🔄 FixLoop — AI Agent Loop for Self-Correcting Code

Pranesh Nikhar Apr 13, 2026 04/13/26 3 min read

 󰈤

An AI agent that writes code, runs tests, spots failures, and retries until everything passes. Supports OpenAI, Gemini, Groq, and Ollama.

🎯 What It Does

FixLoop is an AI agent loop that writes code from a natural-language description, runs pytest tests to verify, spots failures, feeds the error output back to the LLM, and retries until all tests pass.

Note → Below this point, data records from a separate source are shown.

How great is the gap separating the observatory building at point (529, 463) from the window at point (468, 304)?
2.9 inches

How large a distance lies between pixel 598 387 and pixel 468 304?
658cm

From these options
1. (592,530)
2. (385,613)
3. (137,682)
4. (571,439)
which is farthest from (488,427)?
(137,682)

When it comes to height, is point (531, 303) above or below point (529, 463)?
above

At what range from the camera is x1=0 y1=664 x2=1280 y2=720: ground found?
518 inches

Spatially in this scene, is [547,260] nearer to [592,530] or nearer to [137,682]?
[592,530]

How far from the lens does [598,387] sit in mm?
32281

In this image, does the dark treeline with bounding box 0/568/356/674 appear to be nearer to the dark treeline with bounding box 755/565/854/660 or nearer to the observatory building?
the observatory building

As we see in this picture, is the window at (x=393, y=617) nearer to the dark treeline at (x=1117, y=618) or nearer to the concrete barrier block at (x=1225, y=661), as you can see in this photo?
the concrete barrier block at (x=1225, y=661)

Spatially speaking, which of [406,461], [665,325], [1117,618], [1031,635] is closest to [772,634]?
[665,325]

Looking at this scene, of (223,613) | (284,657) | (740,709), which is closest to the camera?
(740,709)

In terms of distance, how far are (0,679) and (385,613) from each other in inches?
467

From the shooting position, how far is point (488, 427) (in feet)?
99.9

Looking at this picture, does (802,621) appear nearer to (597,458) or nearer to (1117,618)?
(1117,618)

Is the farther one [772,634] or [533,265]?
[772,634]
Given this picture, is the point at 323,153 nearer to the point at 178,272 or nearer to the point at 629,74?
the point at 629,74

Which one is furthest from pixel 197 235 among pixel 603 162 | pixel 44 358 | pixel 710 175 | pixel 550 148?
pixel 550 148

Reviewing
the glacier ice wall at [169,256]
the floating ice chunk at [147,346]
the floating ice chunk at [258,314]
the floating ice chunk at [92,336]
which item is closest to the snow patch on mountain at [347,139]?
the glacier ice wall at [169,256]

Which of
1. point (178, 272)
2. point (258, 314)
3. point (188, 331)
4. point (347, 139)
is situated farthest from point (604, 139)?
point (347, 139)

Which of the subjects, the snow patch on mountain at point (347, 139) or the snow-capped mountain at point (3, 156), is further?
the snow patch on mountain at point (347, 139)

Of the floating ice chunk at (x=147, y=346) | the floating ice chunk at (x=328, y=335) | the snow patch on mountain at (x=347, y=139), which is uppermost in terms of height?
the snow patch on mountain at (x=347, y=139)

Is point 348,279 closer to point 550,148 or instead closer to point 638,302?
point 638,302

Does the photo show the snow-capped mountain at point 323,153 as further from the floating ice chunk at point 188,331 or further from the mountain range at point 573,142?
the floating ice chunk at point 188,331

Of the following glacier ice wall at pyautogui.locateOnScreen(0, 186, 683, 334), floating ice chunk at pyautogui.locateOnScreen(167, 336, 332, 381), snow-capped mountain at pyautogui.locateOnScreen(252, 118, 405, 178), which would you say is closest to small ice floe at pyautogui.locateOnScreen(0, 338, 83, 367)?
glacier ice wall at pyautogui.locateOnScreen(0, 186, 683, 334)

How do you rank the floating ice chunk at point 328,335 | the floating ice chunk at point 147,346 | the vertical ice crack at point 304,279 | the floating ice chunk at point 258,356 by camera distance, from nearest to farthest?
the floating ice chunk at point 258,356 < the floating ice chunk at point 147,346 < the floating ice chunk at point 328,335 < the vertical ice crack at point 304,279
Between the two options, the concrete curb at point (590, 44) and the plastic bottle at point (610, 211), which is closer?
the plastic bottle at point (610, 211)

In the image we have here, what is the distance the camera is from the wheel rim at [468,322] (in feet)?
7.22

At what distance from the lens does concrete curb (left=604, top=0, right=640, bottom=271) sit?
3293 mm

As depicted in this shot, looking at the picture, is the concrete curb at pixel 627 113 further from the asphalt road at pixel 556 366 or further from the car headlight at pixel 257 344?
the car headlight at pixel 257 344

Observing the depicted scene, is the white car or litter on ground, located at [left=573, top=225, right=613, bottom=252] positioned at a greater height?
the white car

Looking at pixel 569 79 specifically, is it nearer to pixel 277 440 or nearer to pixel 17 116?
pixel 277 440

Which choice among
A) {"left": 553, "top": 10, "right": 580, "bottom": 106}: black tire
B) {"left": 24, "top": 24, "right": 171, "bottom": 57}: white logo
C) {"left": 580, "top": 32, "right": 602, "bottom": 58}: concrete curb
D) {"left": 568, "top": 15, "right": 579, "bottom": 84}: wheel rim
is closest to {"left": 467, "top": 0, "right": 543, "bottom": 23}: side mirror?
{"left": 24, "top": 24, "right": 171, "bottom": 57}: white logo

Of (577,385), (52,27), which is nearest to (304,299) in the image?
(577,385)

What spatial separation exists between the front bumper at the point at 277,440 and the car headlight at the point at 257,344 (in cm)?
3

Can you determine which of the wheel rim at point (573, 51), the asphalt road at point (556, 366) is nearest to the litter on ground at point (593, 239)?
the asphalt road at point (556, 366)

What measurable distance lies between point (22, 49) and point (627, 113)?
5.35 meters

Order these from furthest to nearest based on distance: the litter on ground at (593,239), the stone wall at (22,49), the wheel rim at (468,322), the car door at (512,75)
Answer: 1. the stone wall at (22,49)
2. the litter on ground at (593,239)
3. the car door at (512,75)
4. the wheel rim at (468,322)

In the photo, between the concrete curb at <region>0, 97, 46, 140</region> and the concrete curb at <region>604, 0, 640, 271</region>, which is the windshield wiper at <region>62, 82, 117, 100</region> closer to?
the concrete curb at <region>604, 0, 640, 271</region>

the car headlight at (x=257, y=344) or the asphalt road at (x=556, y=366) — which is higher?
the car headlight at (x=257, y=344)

$ python main.py --challenge fibonacci
┌────────────────────────────────────────────┐
│ 🎯 Challenge: fibonacci                     │
│ Trying iteration 1...                      │
│ ❌ 2/3 tests passed                        │
│ → Feeding errors back to LLM...            │
│ Trying iteration 2...                      │
│ ✅ 3/3 tests passed!                       │
│ 💾 Saved to solutions/fibonacci.py         │
└────────────────────────────────────────────┘

🧱 Tech Stack

Component	Technology
Language	Python 3.10+
LLMs	OpenAI SDK, google-genai SDK, Groq SDK, Ollama
Testing	pytest

The LLM client abstraction layer supports 4 providers behind a common generate() interface.

🏗️ Architecture

main.py                       # argparse CLI entry point
fixloop/
├── runner.py                 # FixLoop class: tempdir → generate → test → loop
├── coder.py                  # LLM prompt to write code from description
├── tester.py                 # Runs pytest --tb=short, parses results
├── debugger.py               # LLM prompt with code + errors to fix bugs
├── llm.py                    # LLMClient abstraction (4 providers)
├── utils.py                  # Strip markdown code fences from LLM output
└── challenges.py             # Challenge dataclass + built-in challenges dict

Each module is under 100 lines — a deliberate design goal for maintainability.

🔄 The FixLoop Algorithm

1. Create temp directory
2. Prompt LLM to write {filename}.py from the challenge description
3. Run pytest on the generated file
4. Parse pytest output for passed/failed/error counts
5. If all pass → save solution, exit 0
6. If any fail → prompt LLM (debugger) with:
   - Generated code
   - pytest error output (stdout + stderr)
7. LLM returns fixed code (may be same as before)
8. Go to step 3, up to max_iterations
9. If exhausted → save best attempt, exit 1

📋 Built-in Challenges

Challenge	Description
`fibonacci`	Return nth Fibonacci number
`prime_checker`	Check if a number is prime
`valid_parentheses`	Validate balanced parentheses
`two_sum`	Find two indices summing to target
`valid_sudoku`	Validate a 9x9 Sudoku board

Each challenge includes:

A natural-language description (fed to the coder)
3+ pytest test cases (fed to the tester)
An entry point function name

Custom challenges can be added via the Challenge dataclass.

🔌 Provider Support

# OpenAI (default)
python main.py --challenge fibonacci

# Gemini
python main.py --challenge two_sum --provider gemini

# Groq
python main.py --challenge valid_parentheses --provider groq

# Ollama (local)
python main.py --challenge prime_checker --provider ollama --model llama3.1

The LLMClient abstraction wraps different SDKs behind a unified generate(system_prompt, user_prompt) interface, making provider switching transparent.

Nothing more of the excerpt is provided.